[Task instructions]
Your answer must be the full listing, repeated word for word.

[Data for processing]
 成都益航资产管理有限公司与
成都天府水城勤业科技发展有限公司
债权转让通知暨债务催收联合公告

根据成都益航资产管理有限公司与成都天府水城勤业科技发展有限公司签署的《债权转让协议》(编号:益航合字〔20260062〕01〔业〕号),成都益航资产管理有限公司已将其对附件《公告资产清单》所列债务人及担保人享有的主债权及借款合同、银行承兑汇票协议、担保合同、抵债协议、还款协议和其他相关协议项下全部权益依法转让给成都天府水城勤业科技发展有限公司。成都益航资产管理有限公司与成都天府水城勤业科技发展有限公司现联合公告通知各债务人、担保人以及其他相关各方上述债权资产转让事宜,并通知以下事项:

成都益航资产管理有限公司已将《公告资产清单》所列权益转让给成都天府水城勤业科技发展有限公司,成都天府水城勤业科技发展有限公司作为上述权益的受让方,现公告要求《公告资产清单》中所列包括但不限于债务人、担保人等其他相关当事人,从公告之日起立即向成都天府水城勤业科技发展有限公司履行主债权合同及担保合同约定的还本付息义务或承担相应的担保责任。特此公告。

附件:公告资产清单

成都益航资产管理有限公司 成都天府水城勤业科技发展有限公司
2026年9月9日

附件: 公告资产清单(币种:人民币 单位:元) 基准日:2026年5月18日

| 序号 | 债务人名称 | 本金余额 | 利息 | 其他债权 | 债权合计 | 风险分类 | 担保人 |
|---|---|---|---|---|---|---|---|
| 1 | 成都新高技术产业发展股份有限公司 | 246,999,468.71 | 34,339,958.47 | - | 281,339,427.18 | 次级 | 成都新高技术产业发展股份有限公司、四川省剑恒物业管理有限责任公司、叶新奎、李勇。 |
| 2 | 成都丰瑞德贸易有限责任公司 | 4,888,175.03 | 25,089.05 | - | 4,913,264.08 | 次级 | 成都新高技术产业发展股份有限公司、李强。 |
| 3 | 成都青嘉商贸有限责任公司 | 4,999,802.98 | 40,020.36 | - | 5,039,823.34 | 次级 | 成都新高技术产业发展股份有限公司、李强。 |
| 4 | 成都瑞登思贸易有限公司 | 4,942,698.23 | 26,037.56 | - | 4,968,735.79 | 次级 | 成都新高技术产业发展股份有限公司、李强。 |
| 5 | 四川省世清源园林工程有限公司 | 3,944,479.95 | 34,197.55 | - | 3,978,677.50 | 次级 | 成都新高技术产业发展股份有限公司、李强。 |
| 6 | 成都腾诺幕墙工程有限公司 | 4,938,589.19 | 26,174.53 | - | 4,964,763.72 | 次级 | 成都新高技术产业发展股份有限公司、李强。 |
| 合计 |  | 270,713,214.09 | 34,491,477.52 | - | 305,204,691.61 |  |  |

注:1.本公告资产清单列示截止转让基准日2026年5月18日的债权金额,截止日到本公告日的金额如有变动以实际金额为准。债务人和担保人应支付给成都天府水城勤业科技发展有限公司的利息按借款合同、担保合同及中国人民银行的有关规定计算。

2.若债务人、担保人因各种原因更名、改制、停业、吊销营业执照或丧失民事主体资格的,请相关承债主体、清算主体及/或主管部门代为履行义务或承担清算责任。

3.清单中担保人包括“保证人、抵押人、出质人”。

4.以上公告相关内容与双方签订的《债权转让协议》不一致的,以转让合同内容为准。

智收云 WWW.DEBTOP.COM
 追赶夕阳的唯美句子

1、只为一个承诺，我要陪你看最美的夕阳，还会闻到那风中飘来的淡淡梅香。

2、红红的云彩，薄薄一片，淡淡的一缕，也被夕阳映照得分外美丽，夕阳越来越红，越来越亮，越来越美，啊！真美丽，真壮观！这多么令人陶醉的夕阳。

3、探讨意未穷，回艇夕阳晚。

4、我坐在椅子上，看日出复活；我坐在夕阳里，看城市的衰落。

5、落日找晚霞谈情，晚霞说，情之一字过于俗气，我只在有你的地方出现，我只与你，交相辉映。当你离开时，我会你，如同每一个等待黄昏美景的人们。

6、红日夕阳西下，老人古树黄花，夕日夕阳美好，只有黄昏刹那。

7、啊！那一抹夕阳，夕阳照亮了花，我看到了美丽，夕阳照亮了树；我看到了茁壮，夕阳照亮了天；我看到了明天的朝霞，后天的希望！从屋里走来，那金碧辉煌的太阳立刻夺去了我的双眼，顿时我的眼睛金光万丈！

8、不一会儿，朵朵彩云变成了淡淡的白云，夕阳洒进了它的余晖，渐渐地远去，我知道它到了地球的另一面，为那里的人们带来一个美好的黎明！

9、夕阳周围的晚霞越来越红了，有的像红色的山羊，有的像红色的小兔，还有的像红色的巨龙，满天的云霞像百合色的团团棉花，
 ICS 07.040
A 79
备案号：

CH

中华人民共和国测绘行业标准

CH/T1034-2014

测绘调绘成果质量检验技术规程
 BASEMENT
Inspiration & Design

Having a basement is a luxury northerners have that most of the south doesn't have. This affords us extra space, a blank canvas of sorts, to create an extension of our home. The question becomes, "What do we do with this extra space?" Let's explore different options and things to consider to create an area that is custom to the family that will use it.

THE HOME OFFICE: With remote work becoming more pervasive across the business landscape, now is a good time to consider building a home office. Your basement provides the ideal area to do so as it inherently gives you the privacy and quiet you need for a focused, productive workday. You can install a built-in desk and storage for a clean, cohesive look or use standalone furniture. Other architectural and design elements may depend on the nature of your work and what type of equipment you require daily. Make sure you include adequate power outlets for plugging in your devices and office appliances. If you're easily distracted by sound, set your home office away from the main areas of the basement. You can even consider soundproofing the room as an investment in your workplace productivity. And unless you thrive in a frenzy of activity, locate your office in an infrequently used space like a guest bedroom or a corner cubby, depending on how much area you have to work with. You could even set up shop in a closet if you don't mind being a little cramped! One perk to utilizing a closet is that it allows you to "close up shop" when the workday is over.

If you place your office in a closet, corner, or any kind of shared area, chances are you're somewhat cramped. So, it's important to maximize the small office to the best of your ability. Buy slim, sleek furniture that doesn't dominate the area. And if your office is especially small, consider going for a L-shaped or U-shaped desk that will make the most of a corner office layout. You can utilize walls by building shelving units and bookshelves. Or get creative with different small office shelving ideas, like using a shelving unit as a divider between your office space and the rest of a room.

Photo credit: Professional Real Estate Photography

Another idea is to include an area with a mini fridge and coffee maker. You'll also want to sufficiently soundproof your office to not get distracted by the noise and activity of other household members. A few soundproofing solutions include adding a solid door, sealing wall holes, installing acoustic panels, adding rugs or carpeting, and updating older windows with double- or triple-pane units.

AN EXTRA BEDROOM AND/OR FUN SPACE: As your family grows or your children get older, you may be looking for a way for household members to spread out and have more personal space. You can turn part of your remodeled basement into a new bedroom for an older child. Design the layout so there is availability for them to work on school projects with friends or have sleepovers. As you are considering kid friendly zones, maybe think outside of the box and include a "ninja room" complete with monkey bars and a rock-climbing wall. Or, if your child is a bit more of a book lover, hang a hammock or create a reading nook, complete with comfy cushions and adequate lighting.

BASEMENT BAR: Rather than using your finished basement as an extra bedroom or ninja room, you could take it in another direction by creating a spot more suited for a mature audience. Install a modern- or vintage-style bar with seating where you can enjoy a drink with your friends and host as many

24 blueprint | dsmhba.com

[Solved exercise]
 成都益航资产管理有限公司与
成都天府水城勤业科技发展有限公司
债权转让通知暨债务催收联合公告

根据成都益航资产管理有限公司与成都天府水城勤业科技发展有限公司签署的《债权转让协议》(编号:益航合字〔20260062〕01〔业〕号),成都益航资产管理有限公司已将其对附件《公告资产清单》所列债务人及担保人享有的主债权及借款合同、银行承兑汇票协议、担保合同、抵债协议、还款协议和其他相关协议项下全部权益依法转让给成都天府水城勤业科技发展有限公司。成都益航资产管理有限公司与成都天府水城勤业科技发展有限公司现联合公告通知各债务人、担保人以及其他相关各方上述债权资产转让事宜,并通知以下事项:

成都益航资产管理有限公司已将《公告资产清单》所列权益转让给成都天府水城勤业科技发展有限公司,成都天府水城勤业科技发展有限公司作为上述权益的受让方,现公告要求《公告资产清单》中所列包括但不限于债务人、担保人等其他相关当事人,从公告之日起立即向成都天府水城勤业科技发展有限公司履行主债权合同及担保合同约定的还本付息义务或承担相应的担保责任。特此公告。

附件:公告资产清单

成都益航资产管理有限公司 成都天府水城勤业科技发展有限公司
2026年9月9日

附件: 公告资产清单(币种:人民币 单位:元) 基准日:2026年5月18日

| 序号 | 债务人名称 | 本金余额 | 利息 | 其他债权 | 债权合计 | 风险分类 | 担保人 |
|---|---|---|---|---|---|---|---|
| 1 | 成都新高技术产业发展股份有限公司 | 246,999,468.71 | 34,339,958.47 | - | 281,339,427.18 | 次级 | 成都新高技术产业发展股份有限公司、四川省剑恒物业管理有限责任公司、叶新奎、李勇。 |
| 2 | 成都丰瑞德贸易有限责任公司 | 4,888,175.03 | 25,089.05 | - | 4,913,264.08 | 次级 | 成都新高技术产业发展股份有限公司、李强。 |
| 3 | 成都青嘉商贸有限责任公司 | 4,999,802.98 | 40,020.36 | - | 5,039,823.34 | 次级 | 成都新高技术产业发展股份有限公司、李强。 |
| 4 | 成都瑞登思贸易有限公司 | 4,942,698.23 | 26,037.56 | - | 4,968,735.79 | 次级 | 成都新高技术产业发展股份有限公司、李强。 |
| 5 | 四川省世清源园林工程有限公司 | 3,944,479.95 | 34,197.55 | - | 3,978,677.50 | 次级 | 成都新高技术产业发展股份有限公司、李强。 |
| 6 | 成都腾诺幕墙工程有限公司 | 4,938,589.19 | 26,174.53 | - | 4,964,763.72 | 次级 | 成都新高技术产业发展股份有限公司、李强。 |
| 合计 |  | 270,713,214.09 | 34,491,477.52 | - | 305,204,691.61 |  |  |

注:1.本公告资产清单列示截止转让基准日2026年5月18日的债权金额,截止日到本公告日的金额如有变动以实际金额为准。债务人和担保人应支付给成都天府水城勤业科技发展有限公司的利息按借款合同、担保合同及中国人民银行的有关规定计算。

2.若债务人、担保人因各种原因更名、改制、停业、吊销营业执照或丧失民事主体资格的,请相关承债主体、清算主体及/或主管部门代为履行义务或承担清算责任。

3.清单中担保人包括“保证人、抵押人、出质人”。

4.以上公告相关内容与双方签订的《债权转让协议》不一致的,以转让合同内容为准。

智收云 WWW.DEBTOP.COM
 追赶夕阳的唯美句子

1、只为一个承诺，我要陪你看最美的夕阳，还会闻到那风中飘来的淡淡梅香。

2、红红的云彩，薄薄一片，淡淡的一缕，也被夕阳映照得分外美丽，夕阳越来越红，越来越亮，越来越美，啊！真美丽，真壮观！这多么令人陶醉的夕阳。

3、探讨意未穷，回艇夕阳晚。

4、我坐在椅子上，看日出复活；我坐在夕阳里，看城市的衰落。

5、落日找晚霞谈情，晚霞说，情之一字过于俗气，我只在有你的地方出现，我只与你，交相辉映。当你离开时，我会你，如同每一个等待黄昏美景的人们。

6、红日夕阳西下，老人古树黄花，夕日夕阳美好，只有黄昏刹那。

7、啊！那一抹夕阳，夕阳照亮了花，我看到了美丽，夕阳照亮了树；我看到了茁壮，夕阳照亮了天；我看到了明天的朝霞，后天的希望！从屋里走来，那金碧辉煌的太阳立刻夺去了我的双眼，顿时我的眼睛金光万丈！

8、不一会儿，朵朵彩云变成了淡淡的白云，夕阳洒进了它的余晖，渐渐地远去，我知道它到了地球的另一面，为那里的人们带来一个美好的黎明！

9、夕阳周围的晚霞越来越红了，有的像红色的山羊，有的像红色的小兔，还有的像红色的巨龙，满天的云霞像百合色的团团棉花，
 ICS 07.040
A 79
备案号：

CH

中华人民共和国测绘行业标准

CH/T1034-2014

测绘调绘成果质量检验技术规程
 BASEMENT
Inspiration & Design

Having a basement is a luxury northerners have that most of the south doesn't have. This affords us extra space, a blank canvas of sorts, to create an extension of our home. The question becomes, "What do we do with this extra space?" Let's explore different options and things to consider to create an area that is custom to the family that will use it.

THE HOME OFFICE: With remote work becoming more pervasive across the business landscape, now is a good time to consider building a home office. Your basement provides the ideal area to do so as it inherently gives you the privacy and quiet you need for a focused, productive workday. You can install a built-in desk and storage for a clean, cohesive look or use standalone furniture. Other architectural and design elements may depend on the nature of your work and what type of equipment you require daily. Make sure you include adequate power outlets for plugging in your devices and office appliances. If you're easily distracted by sound, set your home office away from the main areas of the basement. You can even consider soundproofing the room as an investment in your workplace productivity. And unless you thrive in a frenzy of activity, locate your office in an infrequently used space like a guest bedroom or a corner cubby, depending on how much area you have to work with. You could even set up shop in a closet if you don't mind being a little cramped! One perk to utilizing a closet is that it allows you to "close up shop" when the workday is over.

If you place your office in a closet, corner, or any kind of shared area, chances are you're somewhat cramped. So, it's important to maximize the small office to the best of your ability. Buy slim, sleek furniture that doesn't dominate the area. And if your office is especially small, consider going for a L-shaped or U-shaped desk that will make the most of a corner office layout. You can utilize walls by building shelving units and bookshelves. Or get creative with different small office shelving ideas, like using a shelving unit as a divider between your office space and the rest of a room.

Photo credit: Professional Real Estate Photography

Another idea is to include an area with a mini fridge and coffee maker. You'll also want to sufficiently soundproof your office to not get distracted by the noise and activity of other household members. A few soundproofing solutions include adding a solid door, sealing wall holes, installing acoustic panels, adding rugs or carpeting, and updating older windows with double- or triple-pane units.

AN EXTRA BEDROOM AND/OR FUN SPACE: As your family grows or your children get older, you may be looking for a way for household members to spread out and have more personal space. You can turn part of your remodeled basement into a new bedroom for an older child. Design the layout so there is availability for them to work on school projects with friends or have sleepovers. As you are considering kid friendly zones, maybe think outside of the box and include a "ninja room" complete with monkey bars and a rock-climbing wall. Or, if your child is a bit more of a book lover, hang a hammock or create a reading nook, complete with comfy cushions and adequate lighting.

BASEMENT BAR: Rather than using your finished basement as an extra bedroom or ninja room, you could take it in another direction by creating a spot more suited for a mature audience. Install a modern- or vintage-style bar with seating where you can enjoy a drink with your friends and host as many

24 blueprint | dsmhba.com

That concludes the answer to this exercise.